Problem:
Copy verbatim the lines of the data starting with the line that contains "Is the small" and ending with the line that contains "8.98 metres", with both of those lines included.

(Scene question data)
##############################

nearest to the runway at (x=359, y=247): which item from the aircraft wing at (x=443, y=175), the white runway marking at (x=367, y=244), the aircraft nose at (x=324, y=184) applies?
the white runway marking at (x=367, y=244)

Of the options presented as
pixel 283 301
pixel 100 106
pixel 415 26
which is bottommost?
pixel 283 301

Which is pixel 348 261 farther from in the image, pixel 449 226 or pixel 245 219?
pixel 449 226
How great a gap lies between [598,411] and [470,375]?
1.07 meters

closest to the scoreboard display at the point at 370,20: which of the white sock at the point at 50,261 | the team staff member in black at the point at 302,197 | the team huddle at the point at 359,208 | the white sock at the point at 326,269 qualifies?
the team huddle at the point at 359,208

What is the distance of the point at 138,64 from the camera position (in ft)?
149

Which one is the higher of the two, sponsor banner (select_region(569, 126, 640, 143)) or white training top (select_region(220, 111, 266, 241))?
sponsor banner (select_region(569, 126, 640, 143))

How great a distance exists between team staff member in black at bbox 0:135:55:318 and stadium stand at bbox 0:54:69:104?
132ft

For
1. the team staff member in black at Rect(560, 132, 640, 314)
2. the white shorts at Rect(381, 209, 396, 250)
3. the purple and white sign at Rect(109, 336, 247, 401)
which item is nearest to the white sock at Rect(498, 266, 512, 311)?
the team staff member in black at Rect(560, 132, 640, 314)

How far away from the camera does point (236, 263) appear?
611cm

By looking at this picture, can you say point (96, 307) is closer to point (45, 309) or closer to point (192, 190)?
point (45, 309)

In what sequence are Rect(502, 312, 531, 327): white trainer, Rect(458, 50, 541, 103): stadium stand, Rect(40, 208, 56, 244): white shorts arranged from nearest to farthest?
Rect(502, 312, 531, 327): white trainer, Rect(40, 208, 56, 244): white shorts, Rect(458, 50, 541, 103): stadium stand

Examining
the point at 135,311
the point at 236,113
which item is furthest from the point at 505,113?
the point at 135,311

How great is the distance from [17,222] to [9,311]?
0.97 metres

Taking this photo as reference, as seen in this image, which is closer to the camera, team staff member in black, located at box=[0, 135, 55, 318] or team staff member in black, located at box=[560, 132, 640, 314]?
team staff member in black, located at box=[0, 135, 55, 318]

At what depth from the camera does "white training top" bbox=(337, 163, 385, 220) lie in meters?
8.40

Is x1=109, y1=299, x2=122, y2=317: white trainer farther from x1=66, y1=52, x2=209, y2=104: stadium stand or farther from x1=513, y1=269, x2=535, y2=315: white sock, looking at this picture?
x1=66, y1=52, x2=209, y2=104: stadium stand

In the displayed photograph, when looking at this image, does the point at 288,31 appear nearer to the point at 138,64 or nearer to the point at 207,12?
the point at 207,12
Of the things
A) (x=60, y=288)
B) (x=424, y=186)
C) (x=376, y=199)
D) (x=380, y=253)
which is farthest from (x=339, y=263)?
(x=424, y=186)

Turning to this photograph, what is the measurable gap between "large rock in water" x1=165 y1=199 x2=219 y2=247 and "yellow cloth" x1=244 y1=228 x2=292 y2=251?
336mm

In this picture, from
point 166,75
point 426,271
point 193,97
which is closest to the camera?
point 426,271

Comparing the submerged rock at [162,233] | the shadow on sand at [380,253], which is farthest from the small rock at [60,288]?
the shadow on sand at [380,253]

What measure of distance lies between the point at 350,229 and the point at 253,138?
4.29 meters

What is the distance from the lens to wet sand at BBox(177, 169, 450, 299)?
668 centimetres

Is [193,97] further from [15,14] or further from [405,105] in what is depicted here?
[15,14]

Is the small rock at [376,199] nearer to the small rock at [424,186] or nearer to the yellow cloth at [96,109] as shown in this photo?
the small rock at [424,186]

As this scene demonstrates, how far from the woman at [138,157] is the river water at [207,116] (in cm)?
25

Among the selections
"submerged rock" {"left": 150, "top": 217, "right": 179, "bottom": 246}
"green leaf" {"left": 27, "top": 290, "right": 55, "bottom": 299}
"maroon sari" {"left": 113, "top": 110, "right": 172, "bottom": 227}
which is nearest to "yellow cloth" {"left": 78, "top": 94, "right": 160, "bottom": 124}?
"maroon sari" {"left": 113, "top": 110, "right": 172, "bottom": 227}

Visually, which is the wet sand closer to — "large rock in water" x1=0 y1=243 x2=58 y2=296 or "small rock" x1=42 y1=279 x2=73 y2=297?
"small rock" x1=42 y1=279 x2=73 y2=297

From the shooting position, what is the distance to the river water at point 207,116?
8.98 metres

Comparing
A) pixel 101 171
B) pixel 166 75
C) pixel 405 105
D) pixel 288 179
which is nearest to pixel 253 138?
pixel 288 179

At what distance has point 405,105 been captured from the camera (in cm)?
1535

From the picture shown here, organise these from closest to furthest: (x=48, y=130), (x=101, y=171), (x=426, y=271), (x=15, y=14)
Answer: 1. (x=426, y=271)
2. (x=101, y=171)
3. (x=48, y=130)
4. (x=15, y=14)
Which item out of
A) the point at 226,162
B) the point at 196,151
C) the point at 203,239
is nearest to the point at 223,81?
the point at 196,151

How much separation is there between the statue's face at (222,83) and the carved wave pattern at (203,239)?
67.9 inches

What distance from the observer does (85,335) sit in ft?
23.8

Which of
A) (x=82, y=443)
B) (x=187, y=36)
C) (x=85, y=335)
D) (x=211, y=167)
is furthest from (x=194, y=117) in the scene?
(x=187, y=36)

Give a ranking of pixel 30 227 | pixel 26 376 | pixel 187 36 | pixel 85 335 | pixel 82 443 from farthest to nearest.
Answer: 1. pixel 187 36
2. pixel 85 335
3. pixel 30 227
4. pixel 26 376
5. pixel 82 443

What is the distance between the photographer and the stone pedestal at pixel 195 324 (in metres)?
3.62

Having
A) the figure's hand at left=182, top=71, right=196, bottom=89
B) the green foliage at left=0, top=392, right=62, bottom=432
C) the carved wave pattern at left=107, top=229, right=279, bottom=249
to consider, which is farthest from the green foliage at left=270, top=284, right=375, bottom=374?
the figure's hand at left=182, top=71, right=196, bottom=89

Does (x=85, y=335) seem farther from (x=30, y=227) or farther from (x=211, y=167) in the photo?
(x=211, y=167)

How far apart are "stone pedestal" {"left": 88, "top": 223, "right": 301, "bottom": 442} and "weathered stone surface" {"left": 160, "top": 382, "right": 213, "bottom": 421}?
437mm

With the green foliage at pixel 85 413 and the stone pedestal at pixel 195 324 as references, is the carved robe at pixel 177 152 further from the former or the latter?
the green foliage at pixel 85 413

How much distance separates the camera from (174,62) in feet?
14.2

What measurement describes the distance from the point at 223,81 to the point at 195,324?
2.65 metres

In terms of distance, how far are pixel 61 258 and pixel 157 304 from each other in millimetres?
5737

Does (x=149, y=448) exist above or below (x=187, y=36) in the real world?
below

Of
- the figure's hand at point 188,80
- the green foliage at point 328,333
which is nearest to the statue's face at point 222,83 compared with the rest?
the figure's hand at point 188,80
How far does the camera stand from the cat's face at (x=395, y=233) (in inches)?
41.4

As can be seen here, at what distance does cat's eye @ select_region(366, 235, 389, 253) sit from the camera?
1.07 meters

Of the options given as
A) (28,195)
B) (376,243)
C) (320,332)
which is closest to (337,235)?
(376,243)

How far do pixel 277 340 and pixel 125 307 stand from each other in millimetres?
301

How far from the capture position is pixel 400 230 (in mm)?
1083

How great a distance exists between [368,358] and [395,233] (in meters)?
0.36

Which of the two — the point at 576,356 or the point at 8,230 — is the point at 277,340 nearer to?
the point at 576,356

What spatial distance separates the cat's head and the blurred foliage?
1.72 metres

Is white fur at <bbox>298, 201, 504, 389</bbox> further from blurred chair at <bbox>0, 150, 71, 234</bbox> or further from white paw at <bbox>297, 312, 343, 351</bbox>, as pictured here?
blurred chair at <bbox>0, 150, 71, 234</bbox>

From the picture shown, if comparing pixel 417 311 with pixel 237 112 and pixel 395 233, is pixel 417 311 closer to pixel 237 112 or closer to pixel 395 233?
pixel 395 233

##############################

Result of the exercise:
Is the small rock at [376,199] nearer to the small rock at [424,186] or nearer to the yellow cloth at [96,109] as shown in this photo?
the small rock at [424,186]

As this scene demonstrates, how far from the woman at [138,157] is the river water at [207,116] (in cm)?
25

Among the selections
"submerged rock" {"left": 150, "top": 217, "right": 179, "bottom": 246}
"green leaf" {"left": 27, "top": 290, "right": 55, "bottom": 299}
"maroon sari" {"left": 113, "top": 110, "right": 172, "bottom": 227}
which is nearest to "yellow cloth" {"left": 78, "top": 94, "right": 160, "bottom": 124}?
"maroon sari" {"left": 113, "top": 110, "right": 172, "bottom": 227}

Visually, which is the wet sand closer to — "large rock in water" x1=0 y1=243 x2=58 y2=296 or "small rock" x1=42 y1=279 x2=73 y2=297?
"small rock" x1=42 y1=279 x2=73 y2=297

From the shooting position, what is the distance to the river water at point 207,116?
8.98 metres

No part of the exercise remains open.